- _Prompt_:
Only the first line of the listing and the lines after it, up to and including the one containing "Interacting vote fraction: 17%.", should be retyped exactly.

- _Dataset records_:
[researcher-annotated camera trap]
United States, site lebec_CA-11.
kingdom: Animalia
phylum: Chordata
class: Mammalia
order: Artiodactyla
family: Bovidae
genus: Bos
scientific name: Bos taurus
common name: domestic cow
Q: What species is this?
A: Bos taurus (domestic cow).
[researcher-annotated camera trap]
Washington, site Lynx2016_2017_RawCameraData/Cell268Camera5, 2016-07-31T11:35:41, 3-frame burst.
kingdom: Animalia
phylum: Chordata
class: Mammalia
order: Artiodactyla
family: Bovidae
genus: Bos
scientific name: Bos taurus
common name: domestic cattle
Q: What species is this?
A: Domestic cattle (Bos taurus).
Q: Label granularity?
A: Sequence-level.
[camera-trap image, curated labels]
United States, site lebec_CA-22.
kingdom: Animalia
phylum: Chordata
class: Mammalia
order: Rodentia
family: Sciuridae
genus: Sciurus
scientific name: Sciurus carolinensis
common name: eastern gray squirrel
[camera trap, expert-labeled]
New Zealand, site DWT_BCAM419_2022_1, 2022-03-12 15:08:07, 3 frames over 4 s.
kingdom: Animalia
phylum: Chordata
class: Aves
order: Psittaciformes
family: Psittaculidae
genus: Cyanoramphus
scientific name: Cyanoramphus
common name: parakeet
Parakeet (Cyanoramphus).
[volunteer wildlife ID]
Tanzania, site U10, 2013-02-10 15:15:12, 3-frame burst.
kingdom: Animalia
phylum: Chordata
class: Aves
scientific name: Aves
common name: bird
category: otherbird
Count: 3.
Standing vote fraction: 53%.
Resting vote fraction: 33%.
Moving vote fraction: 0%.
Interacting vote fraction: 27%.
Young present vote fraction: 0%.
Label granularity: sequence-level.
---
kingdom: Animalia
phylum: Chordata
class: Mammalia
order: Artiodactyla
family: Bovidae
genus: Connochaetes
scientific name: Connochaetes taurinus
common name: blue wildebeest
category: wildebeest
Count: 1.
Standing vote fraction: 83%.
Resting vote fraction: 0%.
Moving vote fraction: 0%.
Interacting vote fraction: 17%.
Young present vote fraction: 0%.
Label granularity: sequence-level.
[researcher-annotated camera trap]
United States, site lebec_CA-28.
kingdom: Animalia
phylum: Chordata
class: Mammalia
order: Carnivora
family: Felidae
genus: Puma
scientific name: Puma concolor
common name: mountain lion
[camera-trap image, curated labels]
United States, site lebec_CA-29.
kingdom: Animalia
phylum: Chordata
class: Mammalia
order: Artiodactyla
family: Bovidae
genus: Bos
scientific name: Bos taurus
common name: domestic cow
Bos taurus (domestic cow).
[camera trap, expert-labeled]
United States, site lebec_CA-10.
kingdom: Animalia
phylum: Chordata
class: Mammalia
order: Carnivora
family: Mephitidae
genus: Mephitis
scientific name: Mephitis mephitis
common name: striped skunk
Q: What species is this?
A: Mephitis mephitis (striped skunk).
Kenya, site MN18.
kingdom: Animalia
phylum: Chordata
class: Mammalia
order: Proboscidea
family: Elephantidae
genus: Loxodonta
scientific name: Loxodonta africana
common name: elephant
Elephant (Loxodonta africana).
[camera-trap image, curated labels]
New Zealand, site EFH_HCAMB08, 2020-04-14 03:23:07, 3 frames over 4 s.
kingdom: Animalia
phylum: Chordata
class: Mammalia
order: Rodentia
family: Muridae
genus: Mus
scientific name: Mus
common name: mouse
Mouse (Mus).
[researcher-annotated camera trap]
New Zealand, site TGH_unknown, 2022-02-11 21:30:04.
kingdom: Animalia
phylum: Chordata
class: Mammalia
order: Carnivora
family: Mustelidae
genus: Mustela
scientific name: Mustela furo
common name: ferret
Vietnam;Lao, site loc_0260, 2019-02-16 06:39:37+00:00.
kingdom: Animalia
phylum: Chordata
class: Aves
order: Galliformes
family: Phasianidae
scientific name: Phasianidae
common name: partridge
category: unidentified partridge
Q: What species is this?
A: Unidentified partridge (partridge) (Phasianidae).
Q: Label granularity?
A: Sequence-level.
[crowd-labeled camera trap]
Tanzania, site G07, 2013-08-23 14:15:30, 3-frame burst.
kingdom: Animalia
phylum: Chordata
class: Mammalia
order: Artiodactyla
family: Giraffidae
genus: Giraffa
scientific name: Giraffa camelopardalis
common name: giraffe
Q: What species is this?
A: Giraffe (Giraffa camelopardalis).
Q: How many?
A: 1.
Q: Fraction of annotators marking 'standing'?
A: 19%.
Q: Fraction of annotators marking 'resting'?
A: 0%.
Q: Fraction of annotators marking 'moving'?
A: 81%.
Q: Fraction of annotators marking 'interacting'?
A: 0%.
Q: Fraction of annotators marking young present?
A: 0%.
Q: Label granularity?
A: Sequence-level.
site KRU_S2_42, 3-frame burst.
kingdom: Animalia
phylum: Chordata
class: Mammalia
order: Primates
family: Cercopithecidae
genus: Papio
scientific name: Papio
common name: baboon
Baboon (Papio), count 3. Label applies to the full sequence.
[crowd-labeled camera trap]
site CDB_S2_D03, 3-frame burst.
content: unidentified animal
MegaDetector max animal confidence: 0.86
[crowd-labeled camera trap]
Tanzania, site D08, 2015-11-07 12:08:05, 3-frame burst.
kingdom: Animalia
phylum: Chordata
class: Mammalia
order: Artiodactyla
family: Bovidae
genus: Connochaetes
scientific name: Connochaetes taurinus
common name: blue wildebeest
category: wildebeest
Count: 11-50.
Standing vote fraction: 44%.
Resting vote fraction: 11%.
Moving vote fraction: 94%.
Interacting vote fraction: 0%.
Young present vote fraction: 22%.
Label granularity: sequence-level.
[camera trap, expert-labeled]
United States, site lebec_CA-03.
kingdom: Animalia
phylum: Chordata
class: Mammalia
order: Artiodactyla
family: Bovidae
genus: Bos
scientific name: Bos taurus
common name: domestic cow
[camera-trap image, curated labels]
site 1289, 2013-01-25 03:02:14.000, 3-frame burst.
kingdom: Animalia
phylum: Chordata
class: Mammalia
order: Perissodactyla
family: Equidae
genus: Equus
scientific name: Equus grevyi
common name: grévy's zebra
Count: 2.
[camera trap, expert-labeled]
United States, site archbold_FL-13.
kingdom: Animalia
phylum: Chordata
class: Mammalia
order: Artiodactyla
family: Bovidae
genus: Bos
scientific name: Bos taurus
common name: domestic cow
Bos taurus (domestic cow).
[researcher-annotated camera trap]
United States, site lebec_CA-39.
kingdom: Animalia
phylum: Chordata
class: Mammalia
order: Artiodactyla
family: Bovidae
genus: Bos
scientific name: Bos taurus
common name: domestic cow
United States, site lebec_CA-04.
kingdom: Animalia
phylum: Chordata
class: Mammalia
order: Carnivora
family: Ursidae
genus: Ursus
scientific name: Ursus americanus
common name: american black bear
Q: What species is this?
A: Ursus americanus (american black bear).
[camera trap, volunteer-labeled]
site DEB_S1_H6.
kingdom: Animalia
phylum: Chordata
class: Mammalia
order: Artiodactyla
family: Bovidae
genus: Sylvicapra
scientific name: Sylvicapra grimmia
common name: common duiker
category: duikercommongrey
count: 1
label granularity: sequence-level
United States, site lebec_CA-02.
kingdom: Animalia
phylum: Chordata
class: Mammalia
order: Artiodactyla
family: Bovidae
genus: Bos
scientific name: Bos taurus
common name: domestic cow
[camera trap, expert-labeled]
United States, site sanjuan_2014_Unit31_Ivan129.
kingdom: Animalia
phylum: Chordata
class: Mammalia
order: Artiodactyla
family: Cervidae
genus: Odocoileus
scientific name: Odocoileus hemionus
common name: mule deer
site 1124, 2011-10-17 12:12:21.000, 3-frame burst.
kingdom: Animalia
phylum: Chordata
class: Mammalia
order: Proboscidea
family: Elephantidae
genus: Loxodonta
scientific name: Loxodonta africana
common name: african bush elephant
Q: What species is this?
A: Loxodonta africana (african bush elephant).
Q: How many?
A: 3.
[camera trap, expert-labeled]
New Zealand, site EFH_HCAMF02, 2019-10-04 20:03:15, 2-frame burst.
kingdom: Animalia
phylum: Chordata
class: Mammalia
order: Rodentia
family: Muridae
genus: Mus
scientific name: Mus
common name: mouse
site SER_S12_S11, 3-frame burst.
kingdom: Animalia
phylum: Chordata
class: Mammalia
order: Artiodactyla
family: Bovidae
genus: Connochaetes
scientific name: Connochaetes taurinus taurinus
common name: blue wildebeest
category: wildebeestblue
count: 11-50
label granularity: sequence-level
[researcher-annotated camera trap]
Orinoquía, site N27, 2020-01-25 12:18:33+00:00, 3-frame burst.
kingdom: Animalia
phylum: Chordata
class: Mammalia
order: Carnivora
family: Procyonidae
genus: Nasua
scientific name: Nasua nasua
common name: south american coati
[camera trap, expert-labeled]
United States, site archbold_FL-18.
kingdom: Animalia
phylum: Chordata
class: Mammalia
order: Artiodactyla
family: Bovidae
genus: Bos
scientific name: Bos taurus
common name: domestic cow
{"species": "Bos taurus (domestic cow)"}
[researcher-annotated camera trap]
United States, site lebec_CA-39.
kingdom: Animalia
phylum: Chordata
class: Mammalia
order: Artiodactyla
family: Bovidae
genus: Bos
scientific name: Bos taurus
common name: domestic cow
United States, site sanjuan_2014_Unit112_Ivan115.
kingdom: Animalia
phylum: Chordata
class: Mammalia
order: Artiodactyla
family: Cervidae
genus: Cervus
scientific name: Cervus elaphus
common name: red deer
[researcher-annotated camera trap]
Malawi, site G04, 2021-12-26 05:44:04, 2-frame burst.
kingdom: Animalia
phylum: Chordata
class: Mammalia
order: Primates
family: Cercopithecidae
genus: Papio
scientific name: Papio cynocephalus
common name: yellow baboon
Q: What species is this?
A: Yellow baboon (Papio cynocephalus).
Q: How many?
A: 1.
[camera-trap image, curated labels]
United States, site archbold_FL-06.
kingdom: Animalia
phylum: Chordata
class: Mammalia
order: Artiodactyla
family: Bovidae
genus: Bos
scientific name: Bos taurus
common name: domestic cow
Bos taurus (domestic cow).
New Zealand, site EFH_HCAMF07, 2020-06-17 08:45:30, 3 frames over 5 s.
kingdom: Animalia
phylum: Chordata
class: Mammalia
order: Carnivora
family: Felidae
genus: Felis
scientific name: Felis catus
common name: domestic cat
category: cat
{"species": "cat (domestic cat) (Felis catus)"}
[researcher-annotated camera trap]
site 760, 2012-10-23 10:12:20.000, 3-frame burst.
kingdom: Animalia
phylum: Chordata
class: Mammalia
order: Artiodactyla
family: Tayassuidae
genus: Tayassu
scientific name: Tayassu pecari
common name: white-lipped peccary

- _Output for this task_:
[researcher-annotated camera trap]
United States, site lebec_CA-11.
kingdom: Animalia
phylum: Chordata
class: Mammalia
order: Artiodactyla
family: Bovidae
genus: Bos
scientific name: Bos taurus
common name: domestic cow
Q: What species is this?
A: Bos taurus (domestic cow).
[researcher-annotated camera trap]
Washington, site Lynx2016_2017_RawCameraData/Cell268Camera5, 2016-07-31T11:35:41, 3-frame burst.
kingdom: Animalia
phylum: Chordata
class: Mammalia
order: Artiodactyla
family: Bovidae
genus: Bos
scientific name: Bos taurus
common name: domestic cattle
Q: What species is this?
A: Domestic cattle (Bos taurus).
Q: Label granularity?
A: Sequence-level.
[camera-trap image, curated labels]
United States, site lebec_CA-22.
kingdom: Animalia
phylum: Chordata
class: Mammalia
order: Rodentia
family: Sciuridae
genus: Sciurus
scientific name: Sciurus carolinensis
common name: eastern gray squirrel
[camera trap, expert-labeled]
New Zealand, site DWT_BCAM419_2022_1, 2022-03-12 15:08:07, 3 frames over 4 s.
kingdom: Animalia
phylum: Chordata
class: Aves
order: Psittaciformes
family: Psittaculidae
genus: Cyanoramphus
scientific name: Cyanoramphus
common name: parakeet
Parakeet (Cyanoramphus).
[volunteer wildlife ID]
Tanzania, site U10, 2013-02-10 15:15:12, 3-frame burst.
kingdom: Animalia
phylum: Chordata
class: Aves
scientific name: Aves
common name: bird
category: otherbird
Count: 3.
Standing vote fraction: 53%.
Resting vote fraction: 33%.
Moving vote fraction: 0%.
Interacting vote fraction: 27%.
Young present vote fraction: 0%.
Label granularity: sequence-level.
---
kingdom: Animalia
phylum: Chordata
class: Mammalia
order: Artiodactyla
family: Bovidae
genus: Connochaetes
scientific name: Connochaetes taurinus
common name: blue wildebeest
category: wildebeest
Count: 1.
Standing vote fraction: 83%.
Resting vote fraction: 0%.
Moving vote fraction: 0%.
Interacting vote fraction: 17%.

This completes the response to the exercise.